A cultura pode ajudar a diminuir os impactos das mudanças climáticas ao transformar nossas práticas socioeconômicas e promover a sustentabilidade de diversas maneiras. Na Coreia do Sul, por exemplo, há um investimento de 4,6% do PIB (US$ 73 bilhões) em inovação tecnológica, pesquisa e desenvolvimento, em comparação com 1,32% no Brasil (US$ 40,5 bilhões). Essa transição para a economia criativa permitiu que a Coreia do Sul mantivesse seus níveis de emissão de gases de efeito estufa de 2018 iguais aos de 2010. Além disso, devido à pressão de ativistas, artistas e cientistas, na COP 26 o país se comprometeu a reduzir suas emissões em 2030 para 40% dos níveis de 2018, com um investimento inicial de US$ 10,1 bilhões em 2022, focado na transição energética.
Artistas desempenham um papel crucial como narradores eficazes na mobilização climática. A narrativa contada por figuras públicas e culturais, como Anitta e Chico Buarque, pode ter um impacto muito maior no público e potencializar comunicações feitas por especialistas e ativistas. Esses artistas têm a capacidade de engajar e mobilizar a população para a urgência da transição climática, utilizando seu alcance e influência para disseminar mensagens importantes sobre sustentabilidade e resiliência ambiental de uma maneira que ressoe com um público mais amplo.
O cinema entra no clima
A indústria cinematográfica e de televisão está cada vez mais reconhecendo a importância de incluir narrativas sobre mudanças climáticas em filmes e programas de televisão. Essas histórias não apenas refletem a crescente conscientização pública sobre as questões ambientais, mas também têm o potencial de inspirar ação e engajamento em torno da sustentabilidade.

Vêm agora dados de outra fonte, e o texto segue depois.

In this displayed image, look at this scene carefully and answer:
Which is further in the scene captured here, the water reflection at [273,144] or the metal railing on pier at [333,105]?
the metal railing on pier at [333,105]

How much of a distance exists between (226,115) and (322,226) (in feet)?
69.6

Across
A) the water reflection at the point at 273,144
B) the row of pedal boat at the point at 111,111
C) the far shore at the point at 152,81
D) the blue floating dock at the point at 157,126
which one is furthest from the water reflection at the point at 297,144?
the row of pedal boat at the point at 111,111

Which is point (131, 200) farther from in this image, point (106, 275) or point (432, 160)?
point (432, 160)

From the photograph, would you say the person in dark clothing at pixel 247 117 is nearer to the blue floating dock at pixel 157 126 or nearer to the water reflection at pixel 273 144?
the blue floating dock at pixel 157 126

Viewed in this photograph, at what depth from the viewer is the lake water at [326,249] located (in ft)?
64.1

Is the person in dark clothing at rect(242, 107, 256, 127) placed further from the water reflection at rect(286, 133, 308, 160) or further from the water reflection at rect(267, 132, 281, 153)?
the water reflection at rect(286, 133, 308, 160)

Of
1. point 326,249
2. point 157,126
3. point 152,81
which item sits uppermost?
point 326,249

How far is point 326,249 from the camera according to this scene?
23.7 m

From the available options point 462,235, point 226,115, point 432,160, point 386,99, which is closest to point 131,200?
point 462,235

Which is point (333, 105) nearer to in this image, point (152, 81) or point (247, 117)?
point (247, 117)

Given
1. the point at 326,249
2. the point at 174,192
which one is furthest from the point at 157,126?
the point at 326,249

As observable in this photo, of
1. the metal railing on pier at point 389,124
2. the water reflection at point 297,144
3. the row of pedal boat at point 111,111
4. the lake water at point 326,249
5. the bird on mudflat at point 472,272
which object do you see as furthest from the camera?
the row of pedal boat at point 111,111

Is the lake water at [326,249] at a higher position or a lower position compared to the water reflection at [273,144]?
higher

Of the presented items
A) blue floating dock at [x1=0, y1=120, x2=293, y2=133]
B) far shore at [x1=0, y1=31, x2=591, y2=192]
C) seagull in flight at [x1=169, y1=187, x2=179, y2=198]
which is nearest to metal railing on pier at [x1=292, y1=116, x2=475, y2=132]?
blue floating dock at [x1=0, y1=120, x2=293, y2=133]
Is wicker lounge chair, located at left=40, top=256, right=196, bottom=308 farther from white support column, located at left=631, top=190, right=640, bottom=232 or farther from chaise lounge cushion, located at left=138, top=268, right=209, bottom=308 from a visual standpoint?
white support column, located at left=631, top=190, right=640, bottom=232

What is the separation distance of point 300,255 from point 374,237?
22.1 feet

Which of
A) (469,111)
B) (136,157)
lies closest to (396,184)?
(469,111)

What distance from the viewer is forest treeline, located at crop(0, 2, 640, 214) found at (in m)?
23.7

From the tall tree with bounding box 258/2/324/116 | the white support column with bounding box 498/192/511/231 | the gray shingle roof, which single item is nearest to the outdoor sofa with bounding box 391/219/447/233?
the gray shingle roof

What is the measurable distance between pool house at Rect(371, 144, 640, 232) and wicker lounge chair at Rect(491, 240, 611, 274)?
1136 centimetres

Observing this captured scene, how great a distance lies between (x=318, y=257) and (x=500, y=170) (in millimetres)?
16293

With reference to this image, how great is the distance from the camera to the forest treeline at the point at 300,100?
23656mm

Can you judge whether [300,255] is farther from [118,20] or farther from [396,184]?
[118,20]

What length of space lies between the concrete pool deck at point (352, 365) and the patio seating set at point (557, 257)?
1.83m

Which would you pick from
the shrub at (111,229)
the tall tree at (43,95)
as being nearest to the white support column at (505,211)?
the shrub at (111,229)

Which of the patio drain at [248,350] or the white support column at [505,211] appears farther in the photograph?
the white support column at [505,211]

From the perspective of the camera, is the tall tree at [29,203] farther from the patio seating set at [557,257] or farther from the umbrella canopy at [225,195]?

O Hollywood Climate Summit e iniciativas similares estão proporcionando uma plataforma para roteiristas e cineastas compartilharem histórias sobre mudanças climáticas. Ao destacar os desafios e oportunidades associados à crise climática, essas narrativas podem catalisar conversas significativas e influenciar a percepção pública sobre a urgência das mudanças climáticas. Na edição do ano passado, 125 roteiros ainda não produzidos foram entregues. E, após análise com base na força das histórias, na diversidade dos personagens e na atenção dada ao clima, 51 semifinalistas foram escolhidos. Depois, um júri formado por veteranos da indústria do entretenimento selecionou 18 finalistas.
À medida que a crise climática continua a moldar o cenário cultural, os setores econômicos relacionados à cultura enfrentam desafios sem precedentes. A adaptação a eventos climáticos extremos, a promoção da sustentabilidade em eventos culturais e a inclusão de narrativas climáticas na mídia são passos essenciais para mitigar os riscos e promover uma resposta eficaz.
A ideia de direitos da Natureza pode causar estranhamento. No entanto, este é o mesmo estranhamento que um dia cercou as propostas de direitos civis, direitos humanos e direitos das crianças. O sociólogo uruguaio Eduardo Gudynas, em sua obra seminal, analisa os caminhos conceituais e as lutas sociais que nos levam a tratar a Natureza como sujeito de direitos, e não como mero objeto da exploração humana. Em tempos de crise ambiental global, essa transformação cultural e política não é apenas desejável — é imperativa.
A cultura tem o poder de sensibilizar que — muitas vezes — dados e estatísticas não conseguem. Precisamos de mais filmes, músicas, exposições e literatura que os direitos da Natureza. sob uma perspectiva inspiracional e mobilizadora.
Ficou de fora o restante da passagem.